Problem to work on
Extract each line of the records that contains the word "rise".

Source material

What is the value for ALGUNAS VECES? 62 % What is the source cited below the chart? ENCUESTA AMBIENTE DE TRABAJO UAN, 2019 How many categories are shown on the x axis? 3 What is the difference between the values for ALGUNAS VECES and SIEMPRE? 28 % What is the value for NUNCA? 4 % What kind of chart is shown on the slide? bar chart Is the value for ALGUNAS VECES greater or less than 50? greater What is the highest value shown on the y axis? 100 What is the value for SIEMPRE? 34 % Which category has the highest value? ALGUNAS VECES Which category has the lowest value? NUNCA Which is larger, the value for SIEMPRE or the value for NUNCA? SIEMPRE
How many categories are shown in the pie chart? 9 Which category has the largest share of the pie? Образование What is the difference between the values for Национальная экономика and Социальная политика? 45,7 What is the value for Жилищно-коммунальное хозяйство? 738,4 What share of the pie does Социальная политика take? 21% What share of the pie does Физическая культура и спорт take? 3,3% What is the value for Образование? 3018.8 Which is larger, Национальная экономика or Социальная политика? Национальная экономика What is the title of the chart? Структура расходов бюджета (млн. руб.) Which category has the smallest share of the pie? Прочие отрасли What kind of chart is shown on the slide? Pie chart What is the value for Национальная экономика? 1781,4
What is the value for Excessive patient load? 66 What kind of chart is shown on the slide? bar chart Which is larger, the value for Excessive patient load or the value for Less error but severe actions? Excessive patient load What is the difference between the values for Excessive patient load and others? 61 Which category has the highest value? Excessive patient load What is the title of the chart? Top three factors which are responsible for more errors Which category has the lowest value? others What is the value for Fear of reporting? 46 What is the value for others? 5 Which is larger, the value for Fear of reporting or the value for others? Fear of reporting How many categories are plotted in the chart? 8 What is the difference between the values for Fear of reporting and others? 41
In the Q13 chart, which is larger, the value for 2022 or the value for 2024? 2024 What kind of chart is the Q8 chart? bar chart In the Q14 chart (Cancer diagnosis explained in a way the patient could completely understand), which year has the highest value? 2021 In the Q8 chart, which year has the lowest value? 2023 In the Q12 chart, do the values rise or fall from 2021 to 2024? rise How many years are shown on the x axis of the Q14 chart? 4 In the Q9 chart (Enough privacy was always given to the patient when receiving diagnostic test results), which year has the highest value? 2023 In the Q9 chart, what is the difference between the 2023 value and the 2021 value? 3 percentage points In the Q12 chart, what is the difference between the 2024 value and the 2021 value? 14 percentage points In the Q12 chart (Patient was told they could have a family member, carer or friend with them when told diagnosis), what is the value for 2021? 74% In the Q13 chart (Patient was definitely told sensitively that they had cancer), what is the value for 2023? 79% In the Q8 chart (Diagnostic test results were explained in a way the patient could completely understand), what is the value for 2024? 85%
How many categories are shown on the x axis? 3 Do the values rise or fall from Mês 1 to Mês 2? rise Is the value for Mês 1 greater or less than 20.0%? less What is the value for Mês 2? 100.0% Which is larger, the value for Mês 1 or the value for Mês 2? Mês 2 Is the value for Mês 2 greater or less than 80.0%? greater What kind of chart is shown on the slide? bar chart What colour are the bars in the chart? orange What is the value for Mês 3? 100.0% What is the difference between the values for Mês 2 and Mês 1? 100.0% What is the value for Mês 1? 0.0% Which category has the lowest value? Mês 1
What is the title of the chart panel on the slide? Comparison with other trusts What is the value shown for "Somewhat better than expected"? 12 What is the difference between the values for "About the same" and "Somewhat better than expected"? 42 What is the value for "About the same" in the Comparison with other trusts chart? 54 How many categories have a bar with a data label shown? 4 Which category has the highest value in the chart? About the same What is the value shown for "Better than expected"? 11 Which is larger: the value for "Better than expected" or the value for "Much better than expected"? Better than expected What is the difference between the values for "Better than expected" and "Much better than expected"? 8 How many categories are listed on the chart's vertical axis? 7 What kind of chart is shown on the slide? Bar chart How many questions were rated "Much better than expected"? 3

Answer space
In the Q13 chart, which is larger, the value for 2022 or the value for 2024? 2024 What kind of chart is the Q8 chart? bar chart In the Q14 chart (Cancer diagnosis explained in a way the patient could completely understand), which year has the highest value? 2021 In the Q8 chart, which year has the lowest value? 2023 In the Q12 chart, do the values rise or fall from 2021 to 2024? rise How many years are shown on the x axis of the Q14 chart? 4 In the Q9 chart (Enough privacy was always given to the patient when receiving diagnostic test results), which year has the highest value? 2023 In the Q9 chart, what is the difference between the 2023 value and the 2021 value? 3 percentage points In the Q12 chart, what is the difference between the 2024 value and the 2021 value? 14 percentage points In the Q12 chart (Patient was told they could have a family member, carer or friend with them when told diagnosis), what is the value for 2021? 74% In the Q13 chart (Patient was definitely told sensitively that they had cancer), what is the value for 2023? 79% In the Q8 chart (Diagnostic test results were explained in a way the patient could completely understand), what is the value for 2024? 85%
How many categories are shown on the x axis? 3 Do the values rise or fall from Mês 1 to Mês 2? rise Is the value for Mês 1 greater or less than 20.0%? less What is the value for Mês 2? 100.0% Which is larger, the value for Mês 1 or the value for Mês 2? Mês 2 Is the value for Mês 2 greater or less than 80.0%? greater What kind of chart is shown on the slide? bar chart What colour are the bars in the chart? orange What is the value for Mês 3? 100.0% What is the difference between the values for Mês 2 and Mês 1? 100.0% What is the value for Mês 1? 0.0% Which category has the lowest value? Mês 1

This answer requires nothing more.